▸ **Extract**:
____
Skip to main content

Embeddings

Shaktiman uses Ollama to generate vector embeddings for semantic search. This page covers the knobs that actually ship, grouped by what they affect.

The authoritative schema is [embedding] in Config File.

Provider

Today the only embedding client is Ollama (internal/vector/ollama.go). Point it at any compatible Ollama-served model via:

[embedding]
ollama_url = "http://localhost:11434"
model = "nomic-embed-text"
dims = 768

dims must match what the model actually produces. Common combinations:

Modeldims
nomic-embed-text768
mxbai-embed-large1024
snowflake-arctic-embed-m768

If dims and the model disagree you'll get insertion errors or silently wrong results — there's no cross-check. See Known Limitations.

Task prefixes

Some embedding models — nomic-embed-text notably — are trained with task-specific prefixes. Using them improves retrieval quality noticeably:

[embedding]
query_prefix = "search_query: "
document_prefix = "search_document: "

query_prefix is prepended to every search query before it's sent to Ollama. document_prefix is prepended to every chunk before embedding. Leave both empty for models that don't use prefixes.

Batching and timeout

[embedding]
batch_size = 128
timeout = "120s"
  • batch_size — how many chunks go into a single /api/embed request. Higher throughput on a fast GPU, more memory used on the Ollama side. Default 128 is safe for nomic-embed-text on most machines.
____
▸ **Material supplied**:
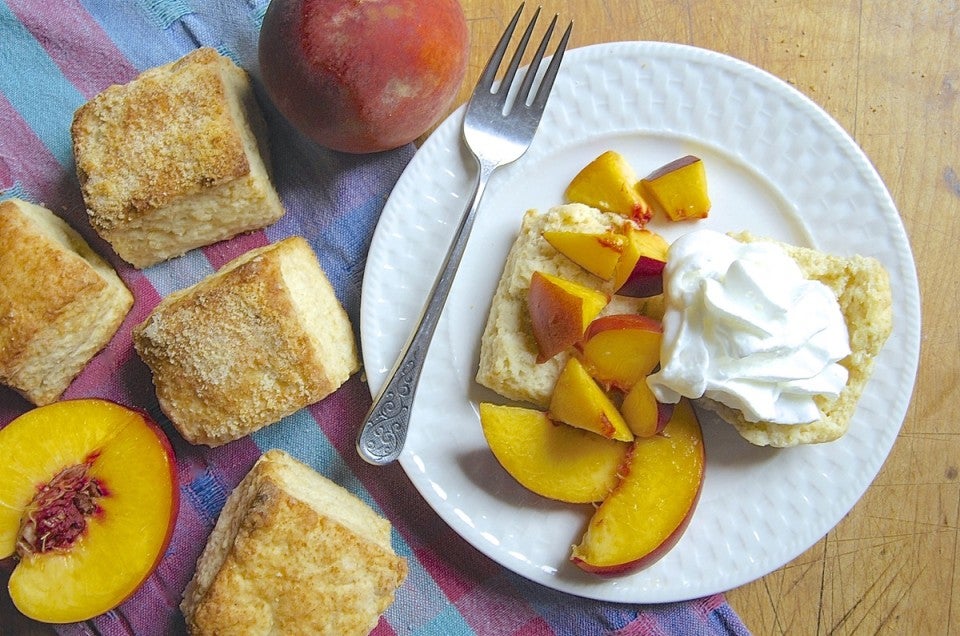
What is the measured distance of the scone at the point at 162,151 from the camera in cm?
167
____
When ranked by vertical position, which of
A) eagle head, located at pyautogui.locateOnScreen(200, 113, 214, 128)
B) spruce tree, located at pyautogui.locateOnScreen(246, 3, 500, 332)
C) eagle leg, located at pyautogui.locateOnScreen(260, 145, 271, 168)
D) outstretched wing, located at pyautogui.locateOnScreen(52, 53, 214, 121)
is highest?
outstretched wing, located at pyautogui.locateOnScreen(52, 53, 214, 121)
____
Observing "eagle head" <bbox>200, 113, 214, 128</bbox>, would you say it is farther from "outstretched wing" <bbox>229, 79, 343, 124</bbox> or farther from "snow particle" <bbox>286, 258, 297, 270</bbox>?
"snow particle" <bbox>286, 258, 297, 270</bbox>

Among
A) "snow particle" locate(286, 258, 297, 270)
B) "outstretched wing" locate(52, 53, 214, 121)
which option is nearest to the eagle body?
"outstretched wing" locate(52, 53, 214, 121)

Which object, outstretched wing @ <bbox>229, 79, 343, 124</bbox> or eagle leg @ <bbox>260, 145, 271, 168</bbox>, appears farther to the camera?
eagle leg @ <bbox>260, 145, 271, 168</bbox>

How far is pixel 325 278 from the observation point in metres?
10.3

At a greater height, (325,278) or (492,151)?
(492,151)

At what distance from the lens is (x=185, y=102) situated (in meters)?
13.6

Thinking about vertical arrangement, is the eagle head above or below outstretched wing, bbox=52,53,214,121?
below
____
▸ **Tasks and exercises**:
1. Reproduce word for word the part of the embeddings page spanning everything from "query_prefix is prepended" down to "on most machines.".
2. Report every line of the entries that contains the word "camera", matching its case exactly.

▸ **Expected outputs**:
1.
query_prefix is prepended to every search query before it's sent to Ollama. document_prefix is prepended to every chunk before embedding. Leave both empty for models that don't use prefixes.

Batching and timeout

[embedding]
batch_size = 128
timeout = "120s"
  • batch_size — how many chunks go into a single /api/embed request. Higher throughput on a fast GPU, more memory used on the Ollama side. Default 128 is safe for nomic-embed-text on most machines.

2.
What is the measured distance of the scone at the point at 162,151 from the camera in cm?
Which object, outstretched wing @ <bbox>229, 79, 343, 124</bbox> or eagle leg @ <bbox>260, 145, 271, 168</bbox>, appears farther to the camera?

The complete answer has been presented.